### SUPPLIED PASSAGE
Here are five things we have learned from the panel discussion “The NEXT frontier: Africa”.
- It’s all about volumes
Africa is home to 1.4 billion people, and with around 60% of the current population under the age of 25, it is also one of the world’s youngest continents.
Vella said that while some metrics, such as revenue per player, do not compare with figures achieved elsewhere; operators need to realise that the African opportunity is all about volumes and not so much about player value.
“And I mean insane amounts of volume, and insane amount of traffic,” Vella said.
- Know your customers
While Africa’s large population certainly presents a key opportunity, Dobbin highlighted that it’s also a continent made of 54 different countries, each with it is own legislative, governance and cultural identities.
Knowing your customers is therefore important, but it’s not always easy. KYC as a concept is only just being explored in Africa, Dobbin said, and rules vary greatly between countries.
While in Europe KYC requirements are often seen as a burden, the lack of them also presents challenges elsewhere.
Dobbin highlighted that it’s extremely difficult to assess and “manage your business risk when you don’t even know who your customers are”.
- You need a localised product
“It’s naive to think that your African product should be exactly the same as your European product,” Vella said.
One reason for this is mobile data, which is still expensive in Africa. This puts some limitations on product and UX and demands websites that load fast.
African consumers “are toggling on data all the time”, making it useless to stream a football match for the players to watch, Dobbin added.Vella also highlighted that transaction speed and fast pay-outs are paramount: “I have never seen people cash out as fast as in Africa,” Vella said.
When it comes to communication, it’s important to choose the platform that’s dominant in the country.
“This may be text message, WhatsApp, telegram – you can’t come with your usual CRM solution,” Vella said.
While the iGaming landscape in Africa is constantly changing, Dobbin said “if you come in as an operator ready to adapt, there is no reason you should not succeed.”
- Tax is a big question
Taxation is definitely an area for concern, according to the experts. “It’s a huge challenge to understand the tax implications in each and every market,” Vella said.
It also involves a huge level of unpredictability and uncertainty for investors.

### TASKS FOR THIS EXERCISE
1 > Decide whether each statement agrees with the Africa panel summary, answering yes or no and quoting the deciding words: (a) Around 60% of Africa's current population is under the age of 25. (b) Africa is made up of 45 countries. (c) Mobile data is cheap in Africa.
2 > Reproduce the part of the Africa panel summary starting with "Vella said that" and going on through "presents challenges elsewhere.".
3 > In the Africa panel summary, what did Vella call paramount?

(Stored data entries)
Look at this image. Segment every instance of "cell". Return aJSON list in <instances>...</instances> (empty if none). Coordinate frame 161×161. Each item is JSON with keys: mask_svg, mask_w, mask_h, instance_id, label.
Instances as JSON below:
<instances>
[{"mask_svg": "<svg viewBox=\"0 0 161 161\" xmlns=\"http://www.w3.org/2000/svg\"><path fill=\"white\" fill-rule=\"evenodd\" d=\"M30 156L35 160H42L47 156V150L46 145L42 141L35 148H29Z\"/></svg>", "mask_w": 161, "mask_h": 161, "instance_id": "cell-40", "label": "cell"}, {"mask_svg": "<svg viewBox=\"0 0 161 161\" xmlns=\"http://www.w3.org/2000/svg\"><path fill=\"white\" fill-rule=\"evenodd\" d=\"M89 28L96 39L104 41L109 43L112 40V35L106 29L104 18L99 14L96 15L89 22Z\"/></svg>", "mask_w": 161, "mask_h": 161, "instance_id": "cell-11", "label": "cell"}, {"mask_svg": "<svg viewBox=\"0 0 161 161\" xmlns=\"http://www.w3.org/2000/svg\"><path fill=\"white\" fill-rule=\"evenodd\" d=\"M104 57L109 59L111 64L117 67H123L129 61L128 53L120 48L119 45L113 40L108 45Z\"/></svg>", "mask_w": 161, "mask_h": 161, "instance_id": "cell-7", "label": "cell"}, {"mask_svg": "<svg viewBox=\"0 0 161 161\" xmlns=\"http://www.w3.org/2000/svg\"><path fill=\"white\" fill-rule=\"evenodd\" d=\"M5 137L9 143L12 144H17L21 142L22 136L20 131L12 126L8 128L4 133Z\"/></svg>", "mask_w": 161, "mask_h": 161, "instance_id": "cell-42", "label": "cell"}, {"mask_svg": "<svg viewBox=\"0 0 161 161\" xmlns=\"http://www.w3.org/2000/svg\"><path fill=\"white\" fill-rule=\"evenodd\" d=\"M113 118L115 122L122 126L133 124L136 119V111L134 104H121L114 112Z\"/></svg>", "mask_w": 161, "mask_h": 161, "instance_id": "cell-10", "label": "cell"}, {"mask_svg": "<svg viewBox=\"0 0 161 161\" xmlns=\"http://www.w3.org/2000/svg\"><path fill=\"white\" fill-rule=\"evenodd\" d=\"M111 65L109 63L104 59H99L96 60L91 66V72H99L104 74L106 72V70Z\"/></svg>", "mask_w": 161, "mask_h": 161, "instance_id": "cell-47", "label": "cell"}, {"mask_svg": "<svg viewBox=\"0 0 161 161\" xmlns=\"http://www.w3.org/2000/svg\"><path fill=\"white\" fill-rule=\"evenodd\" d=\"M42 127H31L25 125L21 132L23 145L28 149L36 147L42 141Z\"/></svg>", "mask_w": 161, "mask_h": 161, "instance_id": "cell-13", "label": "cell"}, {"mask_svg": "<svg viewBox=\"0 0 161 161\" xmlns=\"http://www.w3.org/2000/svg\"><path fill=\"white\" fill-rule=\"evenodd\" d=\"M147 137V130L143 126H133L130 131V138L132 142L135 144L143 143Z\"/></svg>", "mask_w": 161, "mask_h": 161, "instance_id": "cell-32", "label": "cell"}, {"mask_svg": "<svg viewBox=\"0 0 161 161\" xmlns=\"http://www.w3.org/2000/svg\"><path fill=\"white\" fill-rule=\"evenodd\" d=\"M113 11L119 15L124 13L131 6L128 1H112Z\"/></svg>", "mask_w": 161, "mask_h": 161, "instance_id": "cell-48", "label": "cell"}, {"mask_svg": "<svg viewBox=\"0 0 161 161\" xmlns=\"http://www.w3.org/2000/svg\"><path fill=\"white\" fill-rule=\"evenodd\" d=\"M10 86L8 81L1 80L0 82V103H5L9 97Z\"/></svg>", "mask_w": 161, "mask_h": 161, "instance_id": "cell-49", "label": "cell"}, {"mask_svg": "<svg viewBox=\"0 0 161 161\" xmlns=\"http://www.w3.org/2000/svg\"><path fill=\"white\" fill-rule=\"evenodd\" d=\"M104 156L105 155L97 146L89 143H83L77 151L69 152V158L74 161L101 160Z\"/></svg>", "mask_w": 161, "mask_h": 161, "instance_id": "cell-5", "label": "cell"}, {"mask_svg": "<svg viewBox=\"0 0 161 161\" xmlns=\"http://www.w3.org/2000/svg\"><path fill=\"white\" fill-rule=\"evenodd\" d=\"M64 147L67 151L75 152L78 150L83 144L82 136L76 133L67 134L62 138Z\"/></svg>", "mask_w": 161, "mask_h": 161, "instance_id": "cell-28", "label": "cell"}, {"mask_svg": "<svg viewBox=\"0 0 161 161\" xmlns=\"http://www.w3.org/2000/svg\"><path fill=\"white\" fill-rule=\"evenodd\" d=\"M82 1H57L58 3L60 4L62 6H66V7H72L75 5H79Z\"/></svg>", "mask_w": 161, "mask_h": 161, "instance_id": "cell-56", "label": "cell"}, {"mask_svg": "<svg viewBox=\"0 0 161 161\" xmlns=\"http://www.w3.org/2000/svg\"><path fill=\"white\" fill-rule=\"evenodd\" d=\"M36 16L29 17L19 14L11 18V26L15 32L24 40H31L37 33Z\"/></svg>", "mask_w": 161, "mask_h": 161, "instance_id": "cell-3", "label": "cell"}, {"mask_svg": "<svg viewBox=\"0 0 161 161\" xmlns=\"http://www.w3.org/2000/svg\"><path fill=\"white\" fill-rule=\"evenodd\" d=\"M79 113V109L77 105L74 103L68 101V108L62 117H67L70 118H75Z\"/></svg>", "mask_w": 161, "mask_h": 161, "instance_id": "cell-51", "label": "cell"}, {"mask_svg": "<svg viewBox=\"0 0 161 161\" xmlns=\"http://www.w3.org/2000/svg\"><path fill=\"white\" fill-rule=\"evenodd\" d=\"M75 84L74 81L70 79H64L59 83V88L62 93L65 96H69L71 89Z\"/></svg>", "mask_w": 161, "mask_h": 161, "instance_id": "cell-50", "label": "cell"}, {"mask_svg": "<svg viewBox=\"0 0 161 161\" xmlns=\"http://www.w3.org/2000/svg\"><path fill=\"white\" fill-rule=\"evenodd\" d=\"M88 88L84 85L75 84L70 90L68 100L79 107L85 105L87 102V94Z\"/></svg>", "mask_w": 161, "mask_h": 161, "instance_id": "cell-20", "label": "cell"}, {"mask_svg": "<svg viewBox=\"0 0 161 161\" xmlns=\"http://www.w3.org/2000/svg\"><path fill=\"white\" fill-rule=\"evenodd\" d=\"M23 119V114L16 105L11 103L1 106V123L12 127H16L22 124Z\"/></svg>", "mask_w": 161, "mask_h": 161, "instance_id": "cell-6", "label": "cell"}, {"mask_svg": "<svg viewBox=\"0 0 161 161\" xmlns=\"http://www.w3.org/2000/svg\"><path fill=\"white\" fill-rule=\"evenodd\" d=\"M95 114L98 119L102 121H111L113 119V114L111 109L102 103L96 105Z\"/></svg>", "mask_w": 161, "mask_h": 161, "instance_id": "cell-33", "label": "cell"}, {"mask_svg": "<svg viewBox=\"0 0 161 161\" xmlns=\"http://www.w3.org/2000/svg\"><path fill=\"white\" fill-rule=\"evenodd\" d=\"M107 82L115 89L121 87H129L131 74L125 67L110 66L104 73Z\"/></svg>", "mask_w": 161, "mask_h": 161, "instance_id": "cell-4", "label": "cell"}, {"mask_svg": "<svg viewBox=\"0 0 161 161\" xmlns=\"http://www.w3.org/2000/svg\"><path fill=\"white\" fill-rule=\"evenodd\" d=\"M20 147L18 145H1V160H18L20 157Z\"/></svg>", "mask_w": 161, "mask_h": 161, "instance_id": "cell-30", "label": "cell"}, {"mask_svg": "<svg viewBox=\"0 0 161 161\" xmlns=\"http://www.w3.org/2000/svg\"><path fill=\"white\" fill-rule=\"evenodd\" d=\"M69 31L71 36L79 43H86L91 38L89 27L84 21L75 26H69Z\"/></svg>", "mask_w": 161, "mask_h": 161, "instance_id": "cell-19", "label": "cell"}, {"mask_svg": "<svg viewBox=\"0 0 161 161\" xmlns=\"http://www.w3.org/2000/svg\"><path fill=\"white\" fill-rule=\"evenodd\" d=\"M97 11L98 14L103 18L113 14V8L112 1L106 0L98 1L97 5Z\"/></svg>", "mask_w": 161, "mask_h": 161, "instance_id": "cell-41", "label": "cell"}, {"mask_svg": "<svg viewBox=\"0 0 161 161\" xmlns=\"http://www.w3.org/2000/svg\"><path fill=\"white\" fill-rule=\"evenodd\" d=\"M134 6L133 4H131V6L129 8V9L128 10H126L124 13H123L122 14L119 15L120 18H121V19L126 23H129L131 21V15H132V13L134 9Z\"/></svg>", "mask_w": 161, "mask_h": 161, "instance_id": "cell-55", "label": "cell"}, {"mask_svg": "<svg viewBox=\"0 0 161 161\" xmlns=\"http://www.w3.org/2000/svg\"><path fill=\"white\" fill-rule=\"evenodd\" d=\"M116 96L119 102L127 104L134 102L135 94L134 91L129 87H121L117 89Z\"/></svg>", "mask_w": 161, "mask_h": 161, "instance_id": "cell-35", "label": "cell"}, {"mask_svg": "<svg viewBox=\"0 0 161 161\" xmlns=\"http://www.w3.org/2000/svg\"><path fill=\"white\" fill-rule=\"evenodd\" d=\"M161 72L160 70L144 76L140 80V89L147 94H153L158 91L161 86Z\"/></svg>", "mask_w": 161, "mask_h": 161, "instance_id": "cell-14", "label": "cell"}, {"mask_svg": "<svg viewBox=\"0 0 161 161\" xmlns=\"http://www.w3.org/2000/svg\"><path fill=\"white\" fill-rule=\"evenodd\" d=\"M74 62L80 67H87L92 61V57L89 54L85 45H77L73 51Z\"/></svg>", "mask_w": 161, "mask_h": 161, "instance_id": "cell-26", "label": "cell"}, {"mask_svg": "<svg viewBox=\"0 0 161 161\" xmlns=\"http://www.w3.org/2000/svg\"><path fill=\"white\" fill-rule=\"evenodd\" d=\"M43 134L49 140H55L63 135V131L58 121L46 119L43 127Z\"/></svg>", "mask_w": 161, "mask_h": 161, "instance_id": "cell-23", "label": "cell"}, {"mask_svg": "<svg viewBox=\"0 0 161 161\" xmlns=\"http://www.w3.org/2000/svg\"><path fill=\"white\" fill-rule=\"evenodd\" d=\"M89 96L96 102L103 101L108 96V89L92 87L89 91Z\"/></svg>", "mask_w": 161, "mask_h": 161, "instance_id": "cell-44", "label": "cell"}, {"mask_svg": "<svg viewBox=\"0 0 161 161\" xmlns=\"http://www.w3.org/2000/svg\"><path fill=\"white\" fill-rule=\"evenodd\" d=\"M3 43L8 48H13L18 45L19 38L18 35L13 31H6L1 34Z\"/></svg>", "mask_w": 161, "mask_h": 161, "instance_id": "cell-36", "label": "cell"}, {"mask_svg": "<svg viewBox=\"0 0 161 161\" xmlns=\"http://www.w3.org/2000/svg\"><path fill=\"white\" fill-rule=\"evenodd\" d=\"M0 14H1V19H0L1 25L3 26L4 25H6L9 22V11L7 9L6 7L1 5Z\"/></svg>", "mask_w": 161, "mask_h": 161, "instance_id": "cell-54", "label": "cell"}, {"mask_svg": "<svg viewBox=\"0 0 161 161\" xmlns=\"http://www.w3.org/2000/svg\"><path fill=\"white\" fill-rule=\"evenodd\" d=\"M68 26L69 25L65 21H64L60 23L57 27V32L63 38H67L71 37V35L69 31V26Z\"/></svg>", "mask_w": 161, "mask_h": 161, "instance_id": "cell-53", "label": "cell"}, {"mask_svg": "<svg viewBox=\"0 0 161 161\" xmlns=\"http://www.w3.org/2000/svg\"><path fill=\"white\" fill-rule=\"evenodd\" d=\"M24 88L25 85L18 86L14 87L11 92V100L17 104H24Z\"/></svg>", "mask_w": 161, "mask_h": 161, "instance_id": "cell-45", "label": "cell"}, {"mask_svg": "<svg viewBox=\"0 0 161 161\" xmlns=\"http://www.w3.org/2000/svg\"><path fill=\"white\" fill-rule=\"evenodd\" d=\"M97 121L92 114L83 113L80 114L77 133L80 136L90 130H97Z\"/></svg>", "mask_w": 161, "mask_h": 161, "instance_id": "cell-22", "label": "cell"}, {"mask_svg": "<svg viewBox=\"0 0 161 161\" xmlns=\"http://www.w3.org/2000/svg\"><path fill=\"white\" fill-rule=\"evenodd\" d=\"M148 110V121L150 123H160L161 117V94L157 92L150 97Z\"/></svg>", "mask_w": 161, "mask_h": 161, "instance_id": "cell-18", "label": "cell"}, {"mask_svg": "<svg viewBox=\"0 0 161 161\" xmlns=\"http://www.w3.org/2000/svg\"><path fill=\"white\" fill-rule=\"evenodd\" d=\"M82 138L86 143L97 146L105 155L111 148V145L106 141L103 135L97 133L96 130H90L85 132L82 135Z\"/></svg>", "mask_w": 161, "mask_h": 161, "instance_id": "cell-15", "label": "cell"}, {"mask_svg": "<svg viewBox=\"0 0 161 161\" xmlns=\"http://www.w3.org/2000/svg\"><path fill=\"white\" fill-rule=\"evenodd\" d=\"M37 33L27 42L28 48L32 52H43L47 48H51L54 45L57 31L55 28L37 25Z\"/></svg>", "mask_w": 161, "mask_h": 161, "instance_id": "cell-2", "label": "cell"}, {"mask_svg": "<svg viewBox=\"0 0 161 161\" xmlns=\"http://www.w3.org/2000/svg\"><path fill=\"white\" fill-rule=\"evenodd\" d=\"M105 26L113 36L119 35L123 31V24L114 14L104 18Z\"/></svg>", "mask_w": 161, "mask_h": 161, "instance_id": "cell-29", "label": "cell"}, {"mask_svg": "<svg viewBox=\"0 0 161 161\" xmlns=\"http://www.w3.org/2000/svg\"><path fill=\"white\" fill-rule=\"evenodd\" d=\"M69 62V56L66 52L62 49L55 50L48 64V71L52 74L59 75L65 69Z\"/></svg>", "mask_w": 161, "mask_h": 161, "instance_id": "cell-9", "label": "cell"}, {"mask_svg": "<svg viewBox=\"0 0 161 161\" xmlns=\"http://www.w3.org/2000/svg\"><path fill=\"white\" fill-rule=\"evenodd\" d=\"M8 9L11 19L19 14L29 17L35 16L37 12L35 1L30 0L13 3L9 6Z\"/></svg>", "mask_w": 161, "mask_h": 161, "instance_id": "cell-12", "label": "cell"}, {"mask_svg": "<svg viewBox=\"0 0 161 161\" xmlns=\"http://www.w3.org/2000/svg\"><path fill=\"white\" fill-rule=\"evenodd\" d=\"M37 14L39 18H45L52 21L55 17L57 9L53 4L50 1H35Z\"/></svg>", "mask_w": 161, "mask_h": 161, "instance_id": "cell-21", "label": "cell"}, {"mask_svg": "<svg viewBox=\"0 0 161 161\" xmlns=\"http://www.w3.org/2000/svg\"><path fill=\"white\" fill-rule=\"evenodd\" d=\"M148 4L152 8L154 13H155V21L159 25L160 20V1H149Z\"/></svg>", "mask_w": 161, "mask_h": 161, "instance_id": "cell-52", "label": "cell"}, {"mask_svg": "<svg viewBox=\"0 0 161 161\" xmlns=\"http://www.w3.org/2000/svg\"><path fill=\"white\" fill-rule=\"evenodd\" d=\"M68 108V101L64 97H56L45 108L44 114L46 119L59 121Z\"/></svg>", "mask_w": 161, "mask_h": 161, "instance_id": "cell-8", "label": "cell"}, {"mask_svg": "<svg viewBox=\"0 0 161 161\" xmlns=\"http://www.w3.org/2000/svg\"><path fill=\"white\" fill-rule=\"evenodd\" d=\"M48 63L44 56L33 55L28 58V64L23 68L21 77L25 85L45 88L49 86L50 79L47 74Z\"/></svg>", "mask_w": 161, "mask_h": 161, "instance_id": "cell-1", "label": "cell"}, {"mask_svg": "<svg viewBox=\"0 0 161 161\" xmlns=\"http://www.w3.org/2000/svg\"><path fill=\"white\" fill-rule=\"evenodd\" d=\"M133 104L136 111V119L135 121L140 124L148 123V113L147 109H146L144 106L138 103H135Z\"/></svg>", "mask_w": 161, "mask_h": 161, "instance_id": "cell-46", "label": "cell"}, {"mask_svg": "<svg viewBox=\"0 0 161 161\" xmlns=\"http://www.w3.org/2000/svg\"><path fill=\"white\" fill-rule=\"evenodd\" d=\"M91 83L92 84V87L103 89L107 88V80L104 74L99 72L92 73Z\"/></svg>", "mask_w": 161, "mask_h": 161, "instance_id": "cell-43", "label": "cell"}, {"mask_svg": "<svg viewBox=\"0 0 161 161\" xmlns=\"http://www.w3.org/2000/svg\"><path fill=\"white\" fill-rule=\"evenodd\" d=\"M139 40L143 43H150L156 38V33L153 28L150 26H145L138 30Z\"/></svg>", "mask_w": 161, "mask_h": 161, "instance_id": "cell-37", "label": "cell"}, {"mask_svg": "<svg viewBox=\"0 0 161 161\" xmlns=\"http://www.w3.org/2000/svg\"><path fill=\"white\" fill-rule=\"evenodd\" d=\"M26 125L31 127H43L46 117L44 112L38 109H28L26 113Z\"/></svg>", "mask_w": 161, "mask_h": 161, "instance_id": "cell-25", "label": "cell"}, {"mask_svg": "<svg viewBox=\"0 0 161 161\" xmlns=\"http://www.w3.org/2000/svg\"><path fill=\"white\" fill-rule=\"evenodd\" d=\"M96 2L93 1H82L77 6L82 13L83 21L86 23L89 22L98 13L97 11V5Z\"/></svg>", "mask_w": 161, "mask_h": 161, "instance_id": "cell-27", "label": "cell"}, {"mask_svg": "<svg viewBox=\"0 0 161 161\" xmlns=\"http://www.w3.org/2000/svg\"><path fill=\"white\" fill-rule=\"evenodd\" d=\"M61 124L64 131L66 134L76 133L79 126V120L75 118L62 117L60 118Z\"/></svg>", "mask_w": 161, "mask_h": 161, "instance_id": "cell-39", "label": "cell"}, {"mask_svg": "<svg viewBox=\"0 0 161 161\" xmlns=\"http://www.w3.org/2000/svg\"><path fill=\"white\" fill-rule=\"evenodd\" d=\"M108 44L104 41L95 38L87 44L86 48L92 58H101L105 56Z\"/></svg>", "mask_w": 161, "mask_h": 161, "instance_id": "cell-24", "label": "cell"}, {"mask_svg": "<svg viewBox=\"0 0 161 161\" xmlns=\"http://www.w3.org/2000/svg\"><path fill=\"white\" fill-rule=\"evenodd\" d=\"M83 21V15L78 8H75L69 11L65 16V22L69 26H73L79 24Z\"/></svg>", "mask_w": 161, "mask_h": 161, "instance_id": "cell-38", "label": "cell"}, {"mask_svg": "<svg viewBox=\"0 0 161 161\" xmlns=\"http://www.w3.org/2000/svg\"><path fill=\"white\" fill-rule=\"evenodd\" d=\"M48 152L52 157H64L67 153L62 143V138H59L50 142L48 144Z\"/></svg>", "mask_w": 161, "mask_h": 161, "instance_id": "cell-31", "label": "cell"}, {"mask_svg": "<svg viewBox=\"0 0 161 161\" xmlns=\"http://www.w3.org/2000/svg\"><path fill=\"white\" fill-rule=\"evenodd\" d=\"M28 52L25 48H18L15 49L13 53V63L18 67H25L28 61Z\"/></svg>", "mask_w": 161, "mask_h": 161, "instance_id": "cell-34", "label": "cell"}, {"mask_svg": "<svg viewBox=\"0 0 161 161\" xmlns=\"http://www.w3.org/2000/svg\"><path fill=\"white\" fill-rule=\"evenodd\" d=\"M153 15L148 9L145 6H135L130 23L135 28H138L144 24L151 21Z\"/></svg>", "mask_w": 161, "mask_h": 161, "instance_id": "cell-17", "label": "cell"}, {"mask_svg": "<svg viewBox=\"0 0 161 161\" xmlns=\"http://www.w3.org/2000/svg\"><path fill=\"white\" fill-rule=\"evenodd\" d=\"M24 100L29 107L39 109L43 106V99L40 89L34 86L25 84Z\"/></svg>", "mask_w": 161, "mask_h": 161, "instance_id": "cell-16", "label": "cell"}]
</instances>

### SOLUTIONS FOR EACH TASK
1 >
(a) Yes: "with around 60% of the current population under the age of 25"
(b) No: "a continent made of 54 different countries"
(c) No: "mobile data, which is still expensive in Africa"

2 >
Vella said that while some metrics, such as revenue per player, do not compare with figures achieved elsewhere; operators need to realise that the African opportunity is all about volumes and not so much about player value.
“And I mean insane amounts of volume, and insane amount of traffic,” Vella said.
- Know your customers
While Africa’s large population certainly presents a key opportunity, Dobbin highlighted that it’s also a continent made of 54 different countries, each with it is own legislative, governance and cultural identities.
Knowing your customers is therefore important, but it’s not always easy. KYC as a concept is only just being explored in Africa, Dobbin said, and rules vary greatly between countries.
While in Europe KYC requirements are often seen as a burden, the lack of them also presents challenges elsewhere.

3 > Transaction speed and fast pay-outs.